Will this approach require a transaction format change after Seraphis?

This is actually slightly different from curve trees as described in the paper because the "bottom layer" is on a different curve.

ArticMine[m]: it would require switching out the membership proof, and a bunch of implementation work to handle merkle trees

one thing that gets me excited is multisig should require zero changes

Any idea on tx size for 2 in 2 out?

idk, tevador ?

The Curve Trees demo was around 4 KB for 2/2, with 1 merged proof for both inputs.

Definitely doable from a scaling perspective, given the likely timeframe and Neilsen's vLaw

Note that this also has the range proof in the circuit, which will be separate for us.

we are at the end of the hour so I'll call it, thanks for attending everyone

Thanks UkoeHB !

Thanks

Thanks

Thanks

Thanks

Thanks

tevador: regarding indirect curve cycles, won't they always be less performant due to the ops needed to move over? Have you given any thoughts to the security proof difficulty of such an op (I think just a scalarmul)?

Yes, indirect cycles are less performant, but we don't know how much less.

I think we just won't be able to merge the bottom-most proof. For the higher tree levels, the recursive structure is preserved with the tower-cycle. I don't think the performance penalty will be huge.

Could someone ELI5 these curve cycles and why they are needed for the anonymity set to encompass the whole chain?

<xmrack[m]> "Could someone ELI5 these curve..." <- I'm still building my understanding of the math behind but moving from CLSAG to Grootle proofs means changing proof size from linear to logarithmic (which enables us to have more ring members with the same transaction size) though the verification time is still linear. So far I believe I understood the math behind. Now there are lots of hints indicating that a curve cycle

is the way to have a logarithmic (or even constant) verification time.

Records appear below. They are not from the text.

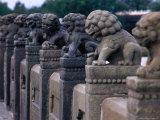 Carved Stone Lions on Marco Polo Bridge Bejing, China Photographic Print by Phil Weymouth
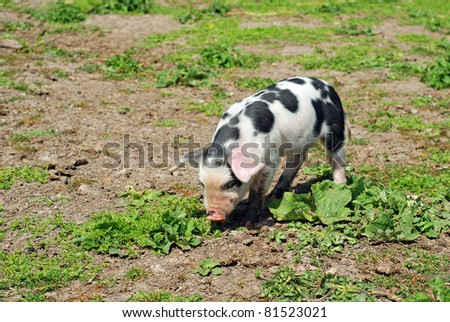spotted baby pig eating in a mud and grass field - stock photo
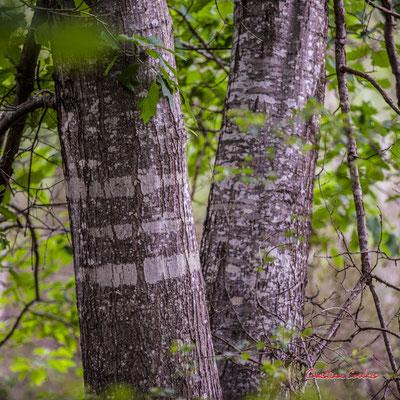 """""""Aux 3 bandes"""" Forêt de Migelan, espace naturel sensible, Martillac / Saucats / la Brède. Samedi 23 mai 2020. Photographie : Christian Coulais"""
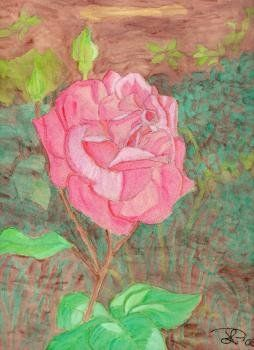 Rose, water color on paper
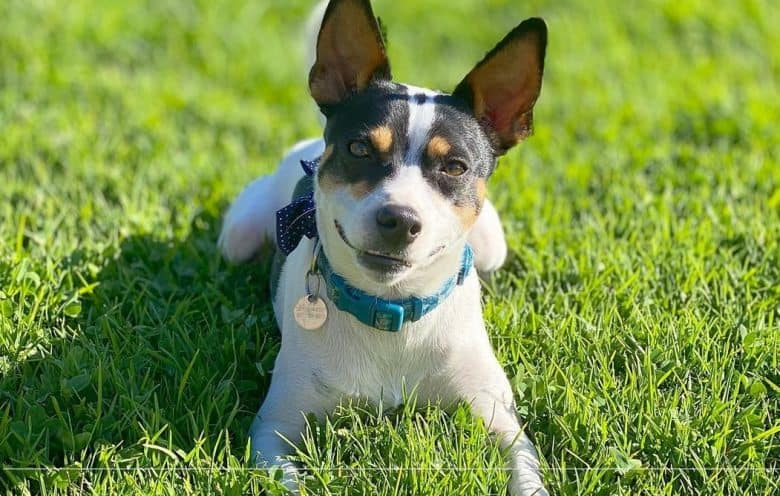 A Rat Terrier wearing a blue collar while laying under the sun
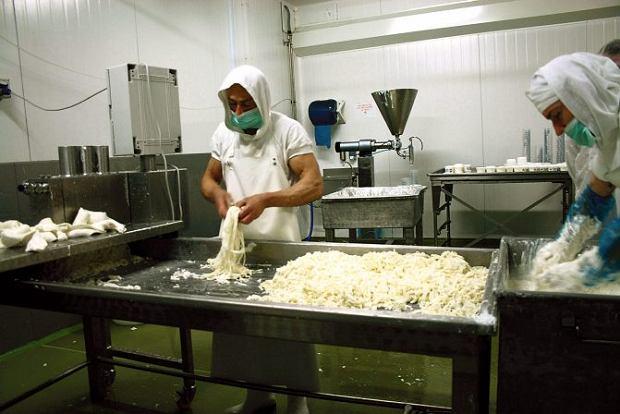 Produkcja serów - parę w rekach trzeba mieć!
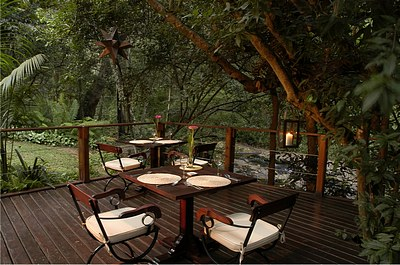 Serenity Forest Lodge Malelane accommodation South Africa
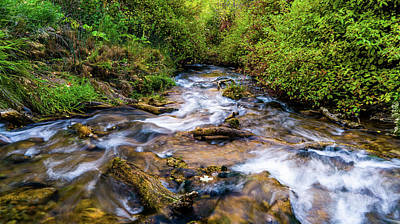 Poster featuring the photograph Little Deer Creek by TL Mair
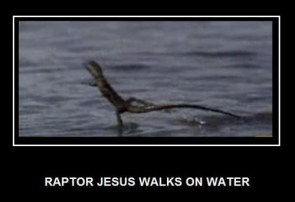 Raptor Jesus walks on water
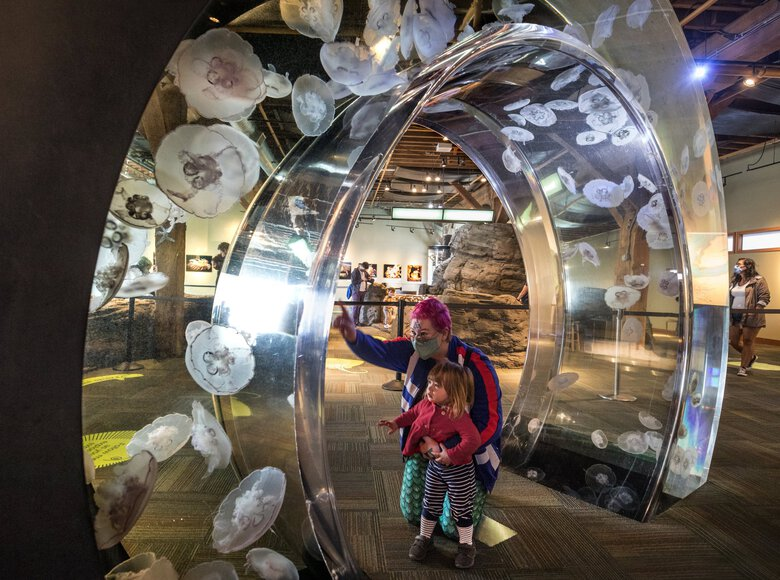 Aquarium visitors check out the Moon Jelly circle near the tide pools during the first day the Seattle Aquarium reopened to the public the first time in June 2020. After closing for 29 days at the beginning of the year, Seattle Aquarium reopened again on Feb. 9. (Steve Ringman / The Seattle Times)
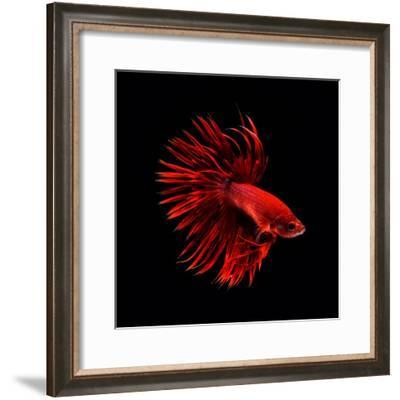 Red Betta Fish--Framed Photographic Print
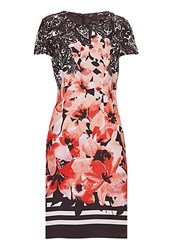 Betty Barclay Floral Printed Dress Brown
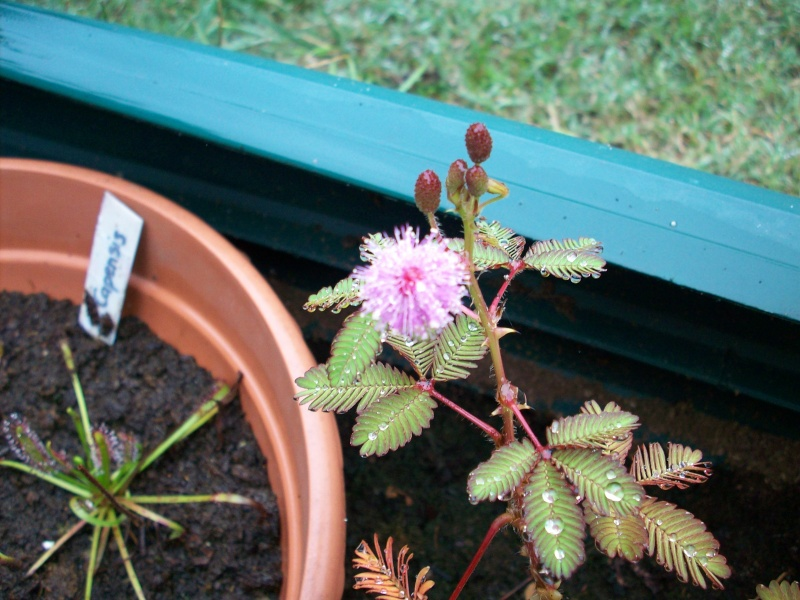 Mimosa pudica 100_0012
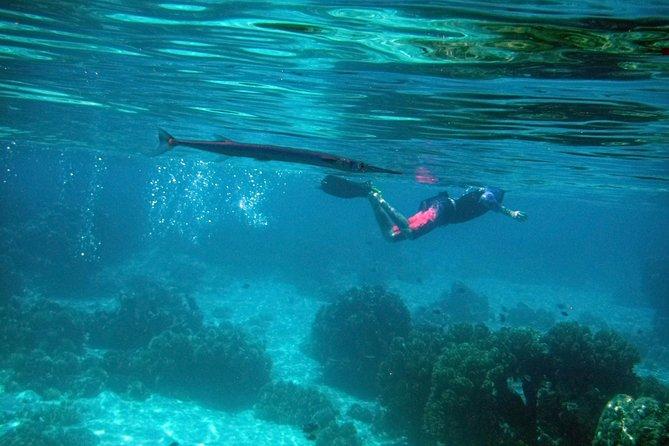 Menjangan Island Snorkeling day trip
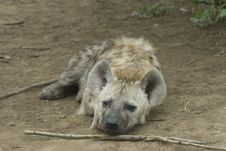 Free Young Hyena Stock Photography - 5023892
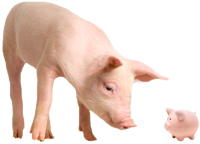pigs2.png
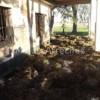 Incendio en una estancia cerca de Todd
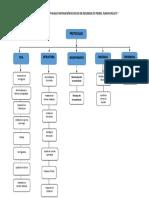Protocolos Mapa Conceptual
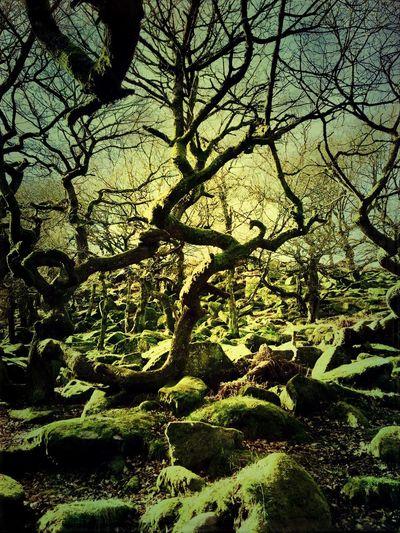 Padley Gorge,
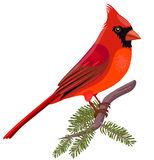 Cardinal Clipart Free.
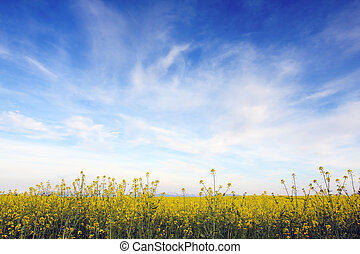 Blue sky against yellow field in a natural surrounding.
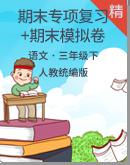 【名师推荐】统编版小学语文三年级下册期末专项复习+期末模拟卷(含答案)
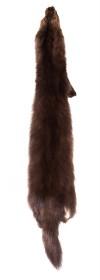Изображение Шкурка соболя коричневого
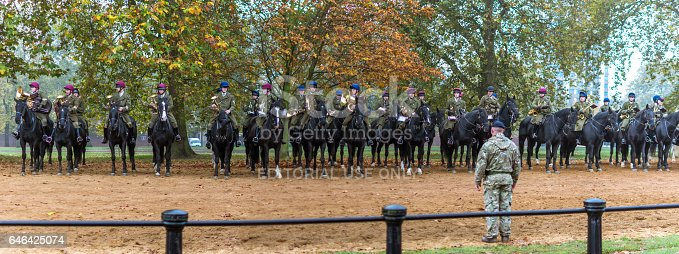 istock The royal horseguard parade band 646425074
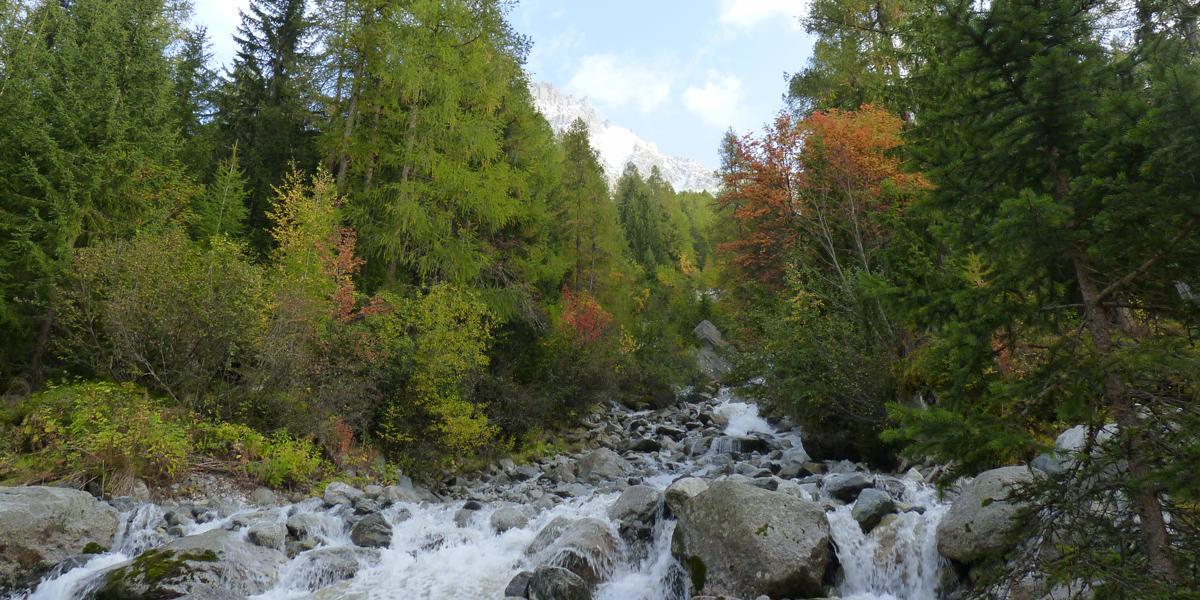 Forêt en Haute-Savoie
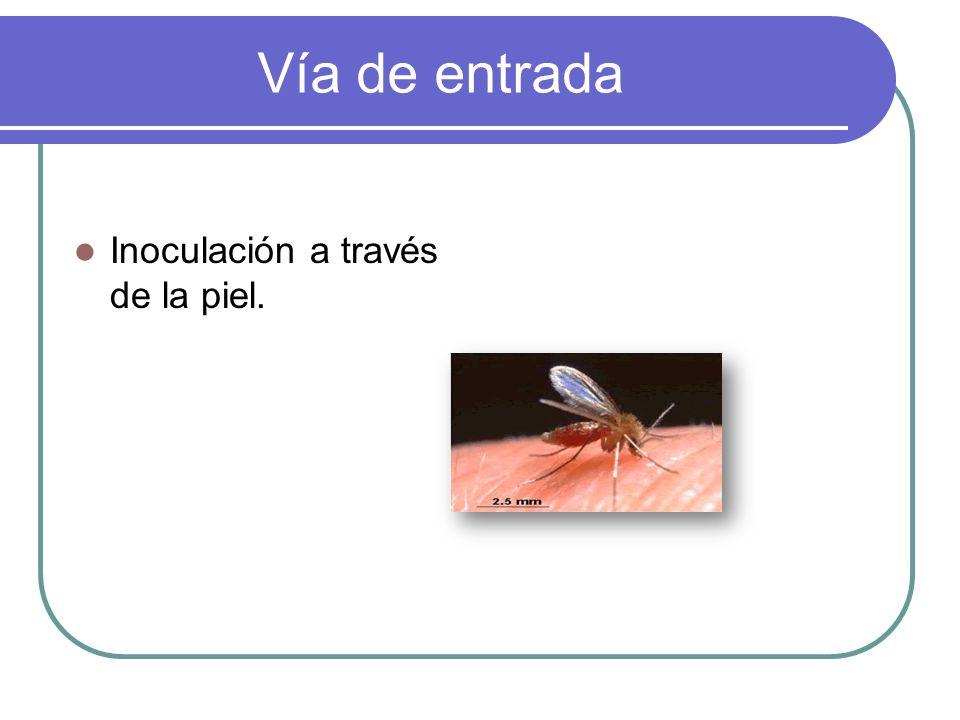 Vía de entrada Inoculación a través de la piel.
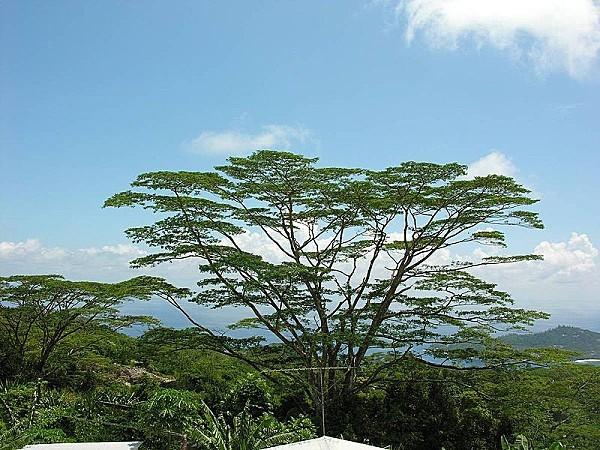 800px-Seychelles_049.jpg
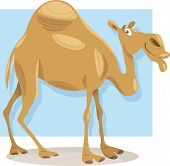pic of dromedaries  - Cartoon Illustration of Funny Dromedary Camel Animal - JPG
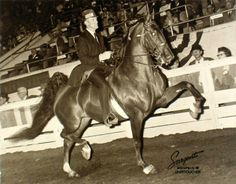 Six time, Five Gaited WGC CH My-My.  Even though she was a mare, this horse was a powerhouse with a huge motor to rival even Skywatch.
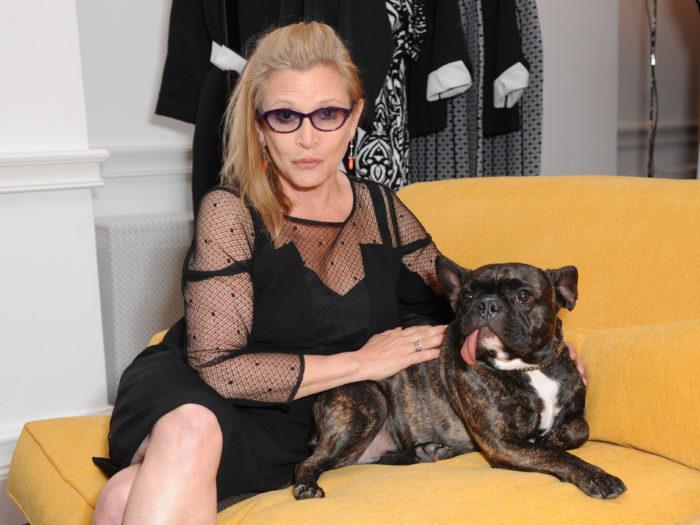 Marina Rinaldi Launches New Atelier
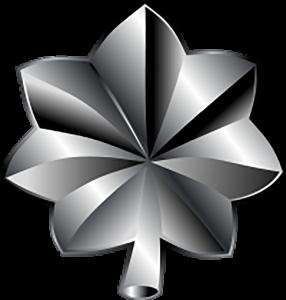 Marines Corp Ranks - Lieutenant Colonel (O-5)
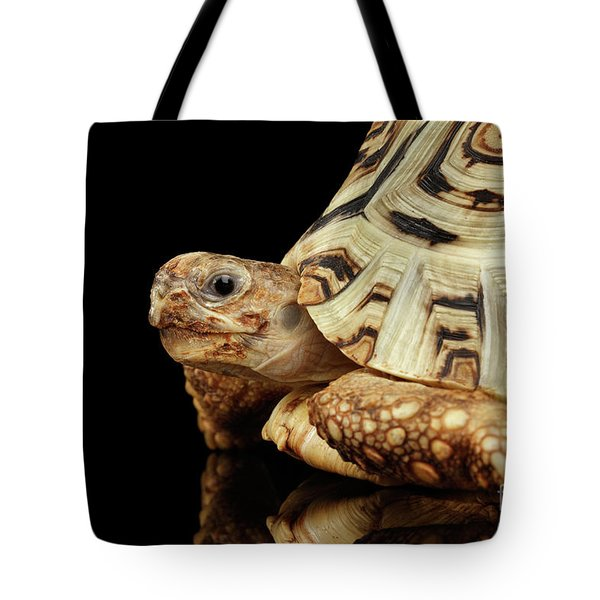 Closeup Leopard Tortoise Albino,stigmochelys Pardalis Turtle With White Shell On Isolated Black Back Tote Bag by Sergey Taran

Which means that we could have a huge anonymity set with very little impact on computation.

But maybe your question was more specific and I dont know how to answer :p

So the verification time is what’s holding us back

If I understood correctly, yes

Got it, thanks

Grootle proof verification time also scales at a much lower rate than CLSAG

you only need ~1 scalar mul per reference element in Grootle (optimized by multiexp), while CLSAG needs several unoptimized muls

Searching online for grootle proof doesnt return much. Is there a paper or article somewhere that I could read

I guess the best is to see the references from Koe's paper

I guess Koe coined this term. Grootle = Groth + Bootle

xmrack[m]: it is a simplified version of the proof used in Triptych and Lelantus Spark

I actually took the code from sarang's Triptych proof of concept

For the security proof I'm planning to copy the lelantus spark proof. It only needs some trivial modifications to match Grootle.